To quantify the total amount of genome altered, each clone was assigned a genomic distance equal to the sum of one half the distance between its center and that of neighboring clones or to the chromosome end for probes with one neighbor.31 FGA was defined as the proportion of the distance of the autosomal clone regions altered to that of the entire genome. FGG or FGL, considered only distances that were gained or lost.

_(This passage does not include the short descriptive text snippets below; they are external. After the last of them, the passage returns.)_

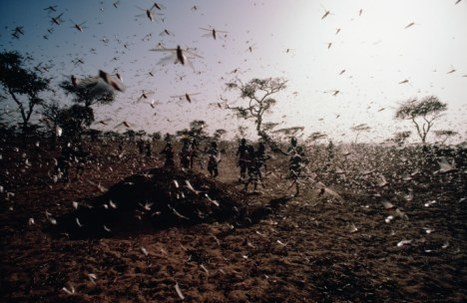 Why the death of Gaddafi caused a plague of locusts in Africa as despot's pest control system disintegrates | Saif al Islam | Scoop.it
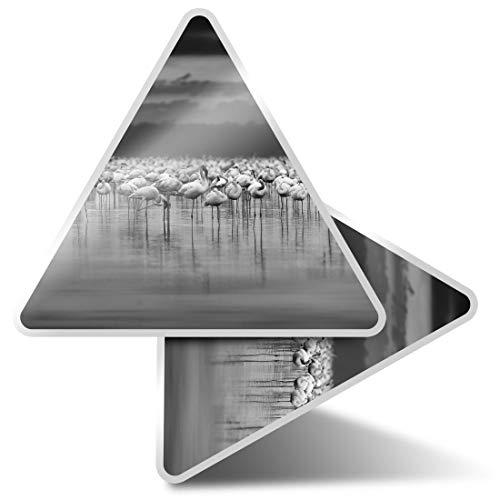 2 pegatinas triangulares de 7,5 cm – BW – Flamingo Birds Tropical Flock Fun Calcomanías para ordenadores portátiles, tabletas, equipaje, reserva de chatarra, neveras #42877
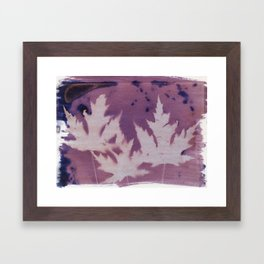 Cyanotype No. 11 Framed Art Print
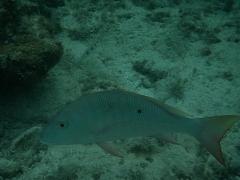 Cool big Fish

Clone-wise association tests between copy number alterations and clinical variables were based on the segment values with observed values for outlier clones. Moderated t-tests for dichotomous variables and moderated F-statistics32 were used for more than two groups. P-values were adjusted for multiple testing by controlling the FDR.32, 33 Wilcoxon's rank-sum tests were performed to evaluate differential associations of summary genomic events (that is, FGA, FGG, FGL, amplifications and specific alterations) with dichotomous variables. Kruskal–Wallis rank-sum tests were used for events having more than two groups. Statistical analyses of autosomes were performed using R/Bioconductor.29, 34 P-values <0.05 were considered significant.33

Copy number alterations

The prevalence of ccRCC cases with/without frozen biopsies were compared by patient characteristics using χ2 and Fisher's Exact tests. Alterations of chromosome arms were coded as ‘0’ (no alterations) and ‘1’ (dominant change), defined as gain or loss in >25% of cases. Also included were those previously reported as important alterations in renal cancer. To compare cases with/without p or q arm alterations, cases with gains/losses were considered as dependent variables in stepwise logistic regression models with patient/clinical characteristics, lifestyle and occupational exposure variables. Criteria for inclusion into multivariate models was a P-value <0.20. Study design matching variables (country, sex, age) were included in all models. All variables were fitted in logistic models to obtain odds ratios (OR) and 95% confidence intervals (95% CI) as risk estimates of each alteration. Individual clone copy number differences between groups were initially tested using a moderated t-statistic or F-statistic with pooled variance, adjusted for multiple comparisons controlling the FDR.32 Clones identified through the first screen, observed in >20% of cases, were included in multivariate analyses conducted using SAS 9.1.3 (SAS Institute Inc.) and STATA 10.0 software. Clone-wise tests were conducted in R,34 all were two-sided.